======== The data

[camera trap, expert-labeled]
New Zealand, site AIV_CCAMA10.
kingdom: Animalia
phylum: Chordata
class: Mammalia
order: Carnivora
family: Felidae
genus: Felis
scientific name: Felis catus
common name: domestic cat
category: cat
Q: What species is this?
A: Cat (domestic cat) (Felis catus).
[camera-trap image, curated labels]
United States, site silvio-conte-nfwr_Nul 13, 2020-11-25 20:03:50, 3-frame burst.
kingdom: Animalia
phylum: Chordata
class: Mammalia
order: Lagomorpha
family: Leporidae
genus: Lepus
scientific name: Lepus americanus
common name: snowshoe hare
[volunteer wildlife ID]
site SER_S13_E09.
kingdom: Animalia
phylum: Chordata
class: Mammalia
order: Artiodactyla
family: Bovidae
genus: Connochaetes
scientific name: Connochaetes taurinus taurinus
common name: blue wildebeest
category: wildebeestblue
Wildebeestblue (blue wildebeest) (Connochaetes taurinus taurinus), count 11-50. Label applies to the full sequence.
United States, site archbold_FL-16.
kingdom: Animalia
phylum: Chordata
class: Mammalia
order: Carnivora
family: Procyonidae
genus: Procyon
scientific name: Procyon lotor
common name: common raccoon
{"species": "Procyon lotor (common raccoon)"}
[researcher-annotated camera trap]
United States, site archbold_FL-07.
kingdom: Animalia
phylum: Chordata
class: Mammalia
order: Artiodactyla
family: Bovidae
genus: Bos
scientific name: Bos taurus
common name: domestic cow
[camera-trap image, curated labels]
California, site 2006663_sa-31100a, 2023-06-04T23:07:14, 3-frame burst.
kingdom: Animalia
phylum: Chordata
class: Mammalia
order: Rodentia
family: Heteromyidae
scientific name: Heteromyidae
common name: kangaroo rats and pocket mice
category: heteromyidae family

================

Brief = With every line intact, print the records above again.

Your response =
[camera trap, expert-labeled]
New Zealand, site AIV_CCAMA10.
kingdom: Animalia
phylum: Chordata
class: Mammalia
order: Carnivora
family: Felidae
genus: Felis
scientific name: Felis catus
common name: domestic cat
category: cat
Q: What species is this?
A: Cat (domestic cat) (Felis catus).
[camera-trap image, curated labels]
United States, site silvio-conte-nfwr_Nul 13, 2020-11-25 20:03:50, 3-frame burst.
kingdom: Animalia
phylum: Chordata
class: Mammalia
order: Lagomorpha
family: Leporidae
genus: Lepus
scientific name: Lepus americanus
common name: snowshoe hare
[volunteer wildlife ID]
site SER_S13_E09.
kingdom: Animalia
phylum: Chordata
class: Mammalia
order: Artiodactyla
family: Bovidae
genus: Connochaetes
scientific name: Connochaetes taurinus taurinus
common name: blue wildebeest
category: wildebeestblue
Wildebeestblue (blue wildebeest) (Connochaetes taurinus taurinus), count 11-50. Label applies to the full sequence.
United States, site archbold_FL-16.
kingdom: Animalia
phylum: Chordata
class: Mammalia
order: Carnivora
family: Procyonidae
genus: Procyon
scientific name: Procyon lotor
common name: common raccoon
{"species": "Procyon lotor (common raccoon)"}
[researcher-annotated camera trap]
United States, site archbold_FL-07.
kingdom: Animalia
phylum: Chordata
class: Mammalia
order: Artiodactyla
family: Bovidae
genus: Bos
scientific name: Bos taurus
common name: domestic cow
[camera-trap image, curated labels]
California, site 2006663_sa-31100a, 2023-06-04T23:07:14, 3-frame burst.
kingdom: Animalia
phylum: Chordata
class: Mammalia
order: Rodentia
family: Heteromyidae
scientific name: Heteromyidae
common name: kangaroo rats and pocket mice
category: heteromyidae family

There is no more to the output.